- TRY IT
Carry the column about editing the Times Literary Supplement forward from its last sentence.

Proust’s rat fetish, Nigel’s failed foray into pop – and Brexit penetrates the TLS

.A week is a long time in politics. And in literary criticism, for that matter.

By Stig Abell

You find out some funny things reading the Times Literary Supplement. I get to find them out a bit sooner, now that I have become the editor. Did you know, for example, that Proust “needed to watch starving rats fight in a cage in a male brothel in order to achieve orgasm”? Or that Byron’s scandal-filled memoirs were burned by his friends because they were so racy, in what is regarded as the worst crime in literary history? Or that salmon are classed as animals with feelings to be protected in Norway but not in the US (which only cares about warm-blooded animals)? Or that the cycle of misinformation appearing on Wikipedia is called “citogenesis”?

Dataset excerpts
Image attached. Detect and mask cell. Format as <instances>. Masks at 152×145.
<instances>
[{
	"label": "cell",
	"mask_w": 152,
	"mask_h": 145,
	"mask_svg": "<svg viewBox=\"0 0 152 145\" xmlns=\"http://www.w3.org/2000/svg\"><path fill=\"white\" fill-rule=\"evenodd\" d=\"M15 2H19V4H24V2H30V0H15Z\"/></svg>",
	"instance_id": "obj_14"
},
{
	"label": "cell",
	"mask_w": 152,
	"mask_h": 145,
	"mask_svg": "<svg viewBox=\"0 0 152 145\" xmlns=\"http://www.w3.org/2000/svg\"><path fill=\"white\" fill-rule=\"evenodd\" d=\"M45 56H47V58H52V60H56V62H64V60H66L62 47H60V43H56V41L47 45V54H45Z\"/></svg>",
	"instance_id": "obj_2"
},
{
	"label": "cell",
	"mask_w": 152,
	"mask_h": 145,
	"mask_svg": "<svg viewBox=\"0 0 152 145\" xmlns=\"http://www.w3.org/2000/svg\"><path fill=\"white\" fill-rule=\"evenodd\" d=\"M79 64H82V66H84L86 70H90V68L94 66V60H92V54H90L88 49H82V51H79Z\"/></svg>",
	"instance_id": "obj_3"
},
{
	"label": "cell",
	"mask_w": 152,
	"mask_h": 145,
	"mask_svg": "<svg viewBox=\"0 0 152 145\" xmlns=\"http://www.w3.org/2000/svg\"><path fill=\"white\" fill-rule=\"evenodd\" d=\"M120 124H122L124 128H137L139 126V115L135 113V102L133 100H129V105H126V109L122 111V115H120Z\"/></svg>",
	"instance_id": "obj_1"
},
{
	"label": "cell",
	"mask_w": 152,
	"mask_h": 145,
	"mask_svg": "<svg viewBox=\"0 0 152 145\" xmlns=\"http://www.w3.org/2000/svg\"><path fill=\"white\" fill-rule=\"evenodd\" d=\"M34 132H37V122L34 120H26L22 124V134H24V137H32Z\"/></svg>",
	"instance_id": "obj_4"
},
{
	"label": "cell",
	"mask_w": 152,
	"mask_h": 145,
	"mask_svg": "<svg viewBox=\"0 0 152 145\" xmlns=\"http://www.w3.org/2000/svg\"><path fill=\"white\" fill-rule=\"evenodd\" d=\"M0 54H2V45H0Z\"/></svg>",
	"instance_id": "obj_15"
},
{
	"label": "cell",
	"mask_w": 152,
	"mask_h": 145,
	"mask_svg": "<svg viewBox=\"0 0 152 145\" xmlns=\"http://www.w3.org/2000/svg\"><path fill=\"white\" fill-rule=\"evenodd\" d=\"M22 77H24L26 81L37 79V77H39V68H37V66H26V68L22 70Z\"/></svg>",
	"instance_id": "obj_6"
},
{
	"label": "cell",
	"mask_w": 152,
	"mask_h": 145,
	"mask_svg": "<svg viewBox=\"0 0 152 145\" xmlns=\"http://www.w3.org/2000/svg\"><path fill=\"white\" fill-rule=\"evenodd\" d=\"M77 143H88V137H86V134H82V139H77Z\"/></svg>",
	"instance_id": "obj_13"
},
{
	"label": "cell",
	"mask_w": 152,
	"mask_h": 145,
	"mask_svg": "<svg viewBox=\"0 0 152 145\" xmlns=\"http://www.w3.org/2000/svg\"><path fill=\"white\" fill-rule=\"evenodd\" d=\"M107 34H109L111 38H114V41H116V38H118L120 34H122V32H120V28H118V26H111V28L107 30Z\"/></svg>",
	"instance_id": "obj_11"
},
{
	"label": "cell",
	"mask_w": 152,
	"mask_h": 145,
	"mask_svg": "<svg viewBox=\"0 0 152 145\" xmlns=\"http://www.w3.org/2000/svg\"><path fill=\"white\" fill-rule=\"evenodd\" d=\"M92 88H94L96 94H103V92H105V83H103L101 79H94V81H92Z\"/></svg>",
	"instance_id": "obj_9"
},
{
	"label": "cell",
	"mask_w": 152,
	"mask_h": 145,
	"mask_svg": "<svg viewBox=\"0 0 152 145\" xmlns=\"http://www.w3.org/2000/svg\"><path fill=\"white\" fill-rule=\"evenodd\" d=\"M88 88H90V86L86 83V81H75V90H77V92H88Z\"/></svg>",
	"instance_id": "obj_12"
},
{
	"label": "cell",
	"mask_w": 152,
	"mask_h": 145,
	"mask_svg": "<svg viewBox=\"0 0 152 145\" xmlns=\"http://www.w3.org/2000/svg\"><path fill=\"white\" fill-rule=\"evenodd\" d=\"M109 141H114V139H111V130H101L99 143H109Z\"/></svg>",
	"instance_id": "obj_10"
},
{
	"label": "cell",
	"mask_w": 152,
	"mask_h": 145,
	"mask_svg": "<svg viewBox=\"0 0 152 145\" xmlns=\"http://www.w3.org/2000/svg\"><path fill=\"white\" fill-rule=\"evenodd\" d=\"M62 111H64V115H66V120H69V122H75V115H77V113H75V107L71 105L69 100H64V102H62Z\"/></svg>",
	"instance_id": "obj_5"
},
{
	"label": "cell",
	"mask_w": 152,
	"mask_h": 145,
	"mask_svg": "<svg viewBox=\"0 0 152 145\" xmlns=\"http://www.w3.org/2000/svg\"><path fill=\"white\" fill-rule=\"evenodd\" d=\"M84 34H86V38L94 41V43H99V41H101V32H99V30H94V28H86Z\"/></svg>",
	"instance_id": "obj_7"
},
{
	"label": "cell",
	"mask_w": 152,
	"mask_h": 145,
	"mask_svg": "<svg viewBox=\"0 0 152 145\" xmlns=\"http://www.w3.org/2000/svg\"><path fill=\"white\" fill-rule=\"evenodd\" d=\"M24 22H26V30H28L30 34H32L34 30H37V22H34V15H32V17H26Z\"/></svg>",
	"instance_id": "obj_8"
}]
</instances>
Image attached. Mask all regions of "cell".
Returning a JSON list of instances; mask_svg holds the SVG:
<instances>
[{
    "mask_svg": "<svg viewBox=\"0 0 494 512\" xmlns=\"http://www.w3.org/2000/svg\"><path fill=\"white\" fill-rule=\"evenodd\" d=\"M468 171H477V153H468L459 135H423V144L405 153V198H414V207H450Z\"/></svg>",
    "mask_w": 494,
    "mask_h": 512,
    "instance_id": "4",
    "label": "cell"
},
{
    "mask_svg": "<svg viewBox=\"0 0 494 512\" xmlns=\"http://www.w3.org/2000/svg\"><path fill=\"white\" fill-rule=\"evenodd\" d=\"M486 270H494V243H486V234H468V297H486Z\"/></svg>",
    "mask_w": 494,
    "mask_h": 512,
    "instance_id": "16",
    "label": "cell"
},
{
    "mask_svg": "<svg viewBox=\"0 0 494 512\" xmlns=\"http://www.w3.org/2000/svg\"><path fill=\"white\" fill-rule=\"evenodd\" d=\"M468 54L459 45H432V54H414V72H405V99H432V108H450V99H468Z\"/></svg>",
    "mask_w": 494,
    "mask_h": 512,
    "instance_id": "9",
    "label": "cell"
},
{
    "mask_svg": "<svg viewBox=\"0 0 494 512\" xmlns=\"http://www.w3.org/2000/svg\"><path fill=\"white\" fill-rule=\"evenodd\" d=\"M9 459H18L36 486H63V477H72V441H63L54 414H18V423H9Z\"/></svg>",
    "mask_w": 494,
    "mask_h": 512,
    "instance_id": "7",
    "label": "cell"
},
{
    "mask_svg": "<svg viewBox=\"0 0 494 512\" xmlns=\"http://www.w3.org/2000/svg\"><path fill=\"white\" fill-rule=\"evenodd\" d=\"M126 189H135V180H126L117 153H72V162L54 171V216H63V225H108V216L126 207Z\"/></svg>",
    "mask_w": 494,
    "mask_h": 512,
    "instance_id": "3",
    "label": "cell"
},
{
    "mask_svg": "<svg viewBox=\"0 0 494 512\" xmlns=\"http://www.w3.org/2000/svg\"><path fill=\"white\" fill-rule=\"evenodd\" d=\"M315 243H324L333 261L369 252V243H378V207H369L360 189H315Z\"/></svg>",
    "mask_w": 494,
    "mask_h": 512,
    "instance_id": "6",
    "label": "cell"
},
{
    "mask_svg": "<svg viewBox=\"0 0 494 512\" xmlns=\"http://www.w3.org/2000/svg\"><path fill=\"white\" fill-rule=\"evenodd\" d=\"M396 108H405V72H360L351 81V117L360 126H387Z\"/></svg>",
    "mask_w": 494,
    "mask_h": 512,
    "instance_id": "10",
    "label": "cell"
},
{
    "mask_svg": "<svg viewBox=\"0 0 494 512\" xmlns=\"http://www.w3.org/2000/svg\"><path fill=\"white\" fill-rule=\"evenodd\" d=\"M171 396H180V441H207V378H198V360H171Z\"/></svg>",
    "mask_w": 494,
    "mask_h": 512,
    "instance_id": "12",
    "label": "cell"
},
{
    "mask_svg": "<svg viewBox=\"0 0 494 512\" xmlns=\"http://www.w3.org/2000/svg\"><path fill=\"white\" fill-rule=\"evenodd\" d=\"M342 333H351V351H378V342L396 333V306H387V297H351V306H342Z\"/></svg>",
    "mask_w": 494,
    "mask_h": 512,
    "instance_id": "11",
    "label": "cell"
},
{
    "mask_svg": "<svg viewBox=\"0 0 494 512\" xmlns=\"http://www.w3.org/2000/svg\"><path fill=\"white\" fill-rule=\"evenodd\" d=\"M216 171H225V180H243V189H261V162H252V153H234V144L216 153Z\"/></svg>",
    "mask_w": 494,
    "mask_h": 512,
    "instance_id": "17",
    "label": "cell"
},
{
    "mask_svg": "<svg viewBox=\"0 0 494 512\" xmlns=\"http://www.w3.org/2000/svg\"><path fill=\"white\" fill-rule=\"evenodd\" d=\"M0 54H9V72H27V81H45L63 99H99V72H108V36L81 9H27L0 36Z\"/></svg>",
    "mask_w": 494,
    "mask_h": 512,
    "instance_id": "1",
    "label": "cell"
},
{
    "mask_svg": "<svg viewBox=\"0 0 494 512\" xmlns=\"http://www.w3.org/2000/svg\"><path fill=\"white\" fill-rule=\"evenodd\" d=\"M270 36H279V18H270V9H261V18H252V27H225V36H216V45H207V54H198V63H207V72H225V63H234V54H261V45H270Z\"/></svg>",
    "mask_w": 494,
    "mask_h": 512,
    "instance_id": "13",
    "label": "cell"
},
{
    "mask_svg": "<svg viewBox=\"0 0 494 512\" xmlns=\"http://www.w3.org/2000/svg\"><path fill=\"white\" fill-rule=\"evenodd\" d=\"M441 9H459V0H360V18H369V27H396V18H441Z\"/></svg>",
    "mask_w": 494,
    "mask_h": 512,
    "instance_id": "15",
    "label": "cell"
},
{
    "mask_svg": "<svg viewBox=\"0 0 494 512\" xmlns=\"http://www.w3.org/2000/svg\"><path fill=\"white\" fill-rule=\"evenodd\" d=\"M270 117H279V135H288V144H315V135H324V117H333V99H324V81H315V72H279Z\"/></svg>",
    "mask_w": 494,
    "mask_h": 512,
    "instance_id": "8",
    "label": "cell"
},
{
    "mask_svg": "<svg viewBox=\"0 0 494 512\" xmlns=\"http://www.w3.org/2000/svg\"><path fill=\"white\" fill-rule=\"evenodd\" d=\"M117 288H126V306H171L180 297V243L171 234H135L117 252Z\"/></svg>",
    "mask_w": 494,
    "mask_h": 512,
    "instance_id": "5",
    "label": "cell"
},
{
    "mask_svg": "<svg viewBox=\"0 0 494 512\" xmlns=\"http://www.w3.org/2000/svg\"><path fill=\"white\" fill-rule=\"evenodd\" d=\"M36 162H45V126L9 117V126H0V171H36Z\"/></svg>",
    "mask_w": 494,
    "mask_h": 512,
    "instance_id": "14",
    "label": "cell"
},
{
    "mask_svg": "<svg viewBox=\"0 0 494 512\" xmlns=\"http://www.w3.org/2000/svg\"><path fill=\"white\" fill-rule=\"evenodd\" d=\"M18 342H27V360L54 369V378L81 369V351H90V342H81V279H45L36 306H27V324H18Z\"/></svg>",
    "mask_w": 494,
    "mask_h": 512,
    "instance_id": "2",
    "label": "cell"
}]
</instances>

- THE ANSWER
A good example of citogenesis is the claim that the best-selling English language novel of all time is A Tale of Two Cities: the claim cropped up in 2008 and has been repeated endlessly in books and newspapers ever since, despite continual deletion by Wikipedia editors. Nobody knows what the best-selling English novel of all time is, alas.

My ageist hate crime

My quote of the week comes from Martin Amis: “Being inoffensive, and being offended, are now the twin addictions of the culture.” Indisputably, and sadly, true. On Tuesday, I did my regular slot on the Sky newspaper review, where I do try not to be inoffensive. (A paper review is the definition of a burning platform, by the way: this year, we have seen the fall of the Independent and the rise and fall of the New Day; can the print Guardian be far behind?) I offered the unexceptionable opinion that it was likely that old people will settle the EU referendum, because they have little else to do in the day other than vote. On Twitter I am told I should be prosecuted for a “hate crime”.

Just for balance, I should be clear that social media are not just a forum for angry fulminations and abuse. One gentleman invites me to drop in to his house “for a shag” any time I feel like it, noting drily: “From your appearance on the TV you will clearly be the bottom.”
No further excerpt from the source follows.